## BRANO FORNITO
++++
Il calcio come fenomeno sociale: la merce estetica e la differenza tra Beckenbauer e don Diego Maradona

Parliamo di pallone – del gioco del calcio, insomma – e sgombriamo prima di tutto il campo della discussione da tutto ciò che non c’entra. Come se prima di una partitella fra amici su uno sterrato, ripulissimo il pezzo di terra che abbiamo eletto a campo di gioco da tutto ciò che è superfluo, o fastidioso: bottiglie vuote, cartacce, lattine…

Quindi lasciamoci alle spalle tutte le polemiche e le finte discussioni del tipo: “A me il calcio non piace perché i tifosi fanno a botte”. Oppure: “Odio il calcio perché ci girano troppi soldi…”, “I calciatori sono bamboccioni viziati…” “… Perché Maradona si drogava!”. Insomma tutto ciò che non ha a che fare col gioco in sé.

D’altra parte, giusto per chiudere l’argomento, delle due l’una: o questa affermazioni, sentite migliaia di volte, vengono da chi non conosce il gioco, o lo conosce e non gli piace – eventualità del tutto legittima, che non richiede giustificazioni –, oppure il calcio gli piace pure, e costui si priva di un piacere per motivi non pertinenti – opzione altrettanto legittima, ma quanto meno bizzarra.

Allora, veniamo a noi: anche se ad alcuni non piace, il football piace a milioni di persone in tutto il mondo. Forse non è lo sport più praticato nel mondo, ma è quello più seguito sul pianeta (Dal Lago, 1990, p. 12). Specialmente da quando in gioco sono entrate Africa e Asia. Un motivo ci sarà. Forse più d’uno. È interessante ricercarli? Crediamo di sì, perché se un fenomeno spettacolare, estetico, e quindi culturale coinvolge un pubblico così ampio, una ragione ci deve essere. Anzi, più d’una. Ragioni presumibilmente connesse al fenomeno in sé: come funziona il gioco; e alla dimensione simbolica che assume.
++++
## DATI FORNITI

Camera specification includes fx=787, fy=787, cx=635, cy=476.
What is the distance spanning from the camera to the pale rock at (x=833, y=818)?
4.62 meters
++++
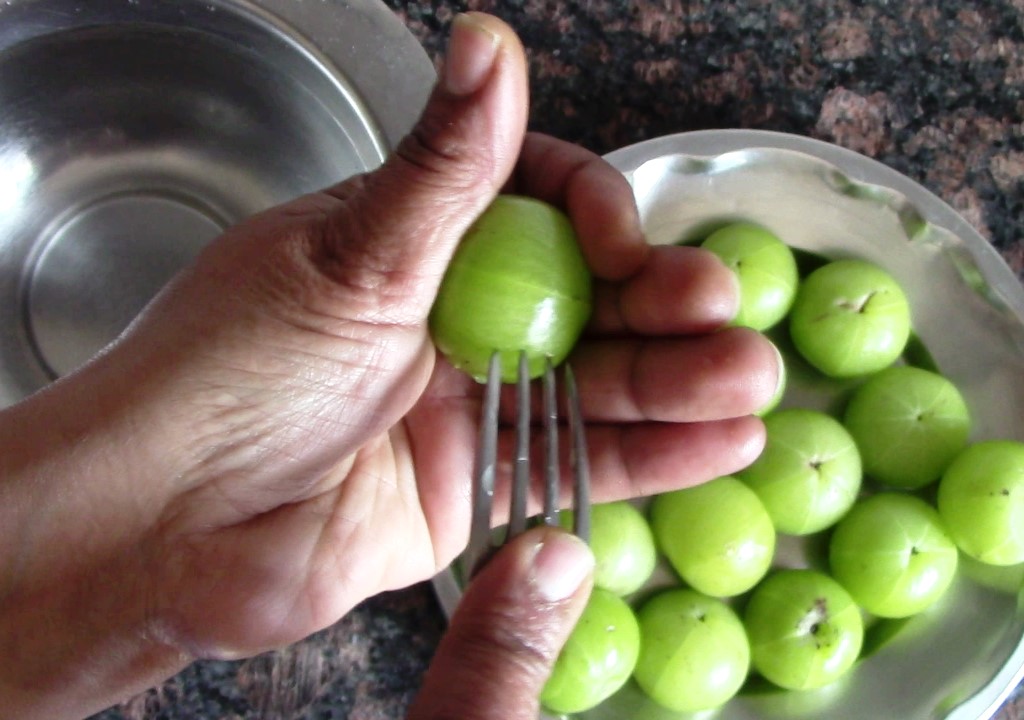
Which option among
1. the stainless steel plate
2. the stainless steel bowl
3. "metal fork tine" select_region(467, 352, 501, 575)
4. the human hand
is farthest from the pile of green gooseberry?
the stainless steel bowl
++++
## OBIETTIVO DICHIARATO 1
Nel brano sul calcio, quali oggetti superflui o fastidiosi andrebbero tolti dallo sterrato prima della partitella fra amici? Elencali tutti.
## OBIETTIVO DICHIARATO 2
Prosegui il brano sul calcio dopo la sua ultima frase.

## RISULTATO 1
- bottiglie vuote
- cartacce
- lattine

## RISULTATO 2
Prima di tutto, allora, il gioco (avvertendo che useremo indifferentemente i termini gioco sport considerandoli, in questo contesto, sinonimi). Senza andare a cercare origini nobili, nell’antichità o nel Rinascimento fiorentino, accettiamo il fatto che il calcio in senso moderno, come peraltro tutti gli altri sport come li intendiamo oggi, nascono e si diffondono durante l’Ottocento grazie al diffondersi nella borghesia e nelle classi popolari delle pratiche sportive fino ad allora appannaggio delle aristocrazie (Cfr. Pivato, 1992, pp. 19 e segg.).

Naturalmente con delle differenze: se alcuni sport implicavano l’uso di attrezzi specifici e campi particolarmente dedicati, come le racchette e la rete per il tennis, sci, bastoncini e campi innevati per lo sci, cavalli e bastoni per il polo, e così via, tutto ciò per il football (e in fondo anche per il suo parente più stretto, il rugby) non era e non è necessario: bastano quattro sassi o bastoni per delimitare le porte, uno spiazzo più o meno pianeggiante e sgombro, e – naturalmente – un pallone (che in casi estremi può essere sostituito con una palla di stracci – o con un’arancia, ma questa è un’altra storia…).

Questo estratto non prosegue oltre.